Both his parents had diabetes, and at the time of his diagnosis he weighed 278 pounds, all of which supported a diagnosis of type 2 diabetes mellitus. His disease was initially managed with diet, exercise, and metformin (Glucophage). Four months later, with weight loss and exercise, his blood sugar levels were consistently under 100 mg/dL, and metformin was discontinued.

He did well until 1 week ago, when he noted polyuria, polydipsia, and rising fingerstick glucose values, higher than 200 mg/dL. He has been eating well, with no nausea, vomiting, or symptoms of dehydration. He denies having any fever, chills, cough, nasal congestion, chest pain, abdominal pain, or dysuria.

In addition to his type 2 diabetes, he has hypertension, for which he takes losartan (Cozaar); hyperlipidemia, for which he takes atorvastatin (Lipitor); and gout, for which he takes allopurinol (Zyloprim).

His blood pressure is 148/70 mm Hg, pulse 100, and weight 273 pounds, and he is afebrile. On examination, his skin, head, eyes, ears, nose, throat, lungs, heart, and abdomen are normal. Urinalysis in the clinic shows large amounts of glucose and ketones.


1. Which of the following is the least likely cause of his poorly controlled diabetes?

  • Occult infection
  • Poor adherence to diet and exercise
  • Diabetic ketoacidosis
  • Pancreatitis

Until 1 week ago, this patient’s diabetes had been well controlled for several years. Pancreatitis is the least likely cause of his uncontrolled diabetes, because he has no history of pancreatitis and has none of the symptoms of acute pancreatitis (fever, vomiting, or severe midepigastric pain radiating into the back).

Poor adherence to medication and lifestyle issues are very common in patients with poorly controlled diabetes and should always be included in the differential diagnosis.

Occult infection should also be considered in a patient with uncontrolled diabetes. Although this patient had no symptoms or signs of infection, urinalysis was done to look for an occult urinary tract infection and, surprisingly, it showed a large amount of ketones.

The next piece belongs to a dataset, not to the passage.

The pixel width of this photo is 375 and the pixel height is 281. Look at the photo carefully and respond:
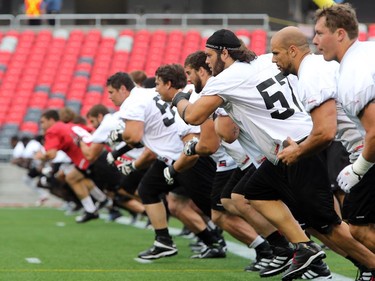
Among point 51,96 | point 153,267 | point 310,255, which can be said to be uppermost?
point 310,255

Case continued: He is treated for diabetic ketoacidosis

Additional testing (Table 1) confirms he has a high serum ketone level and acidosis with a high anion gap, consistent with diabetic ketoacidosis. Blood cultures are negative. He is admitted to the hospital and treated with intravenous fluids and an insulin drip at 6 units/hour. Within 48 hours his anion gap normalizes, and he is discharged on a regimen of insulin glargine (Lantus) and insulin lispro (Humalog). A fasting C-peptide level drawn 7 days after his presentation is 1.9 ng/dL (normal 0.8–3.2 ng/dL).

Diabetic ketoacidosis in ‘atypical diabetes’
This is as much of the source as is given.